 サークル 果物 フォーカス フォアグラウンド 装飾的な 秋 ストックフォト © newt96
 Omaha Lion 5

...

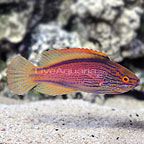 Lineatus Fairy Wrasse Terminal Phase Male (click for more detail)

§ Your instructions
Beginning with the line above that contains "サークル 果物 フォーカス", copy each line exactly up to and including the line that contains "Omaha Lion 5", and go no further.

§ Task output
 サークル 果物 フォーカス フォアグラウンド 装飾的な 秋 ストックフォト © newt96
 Omaha Lion 5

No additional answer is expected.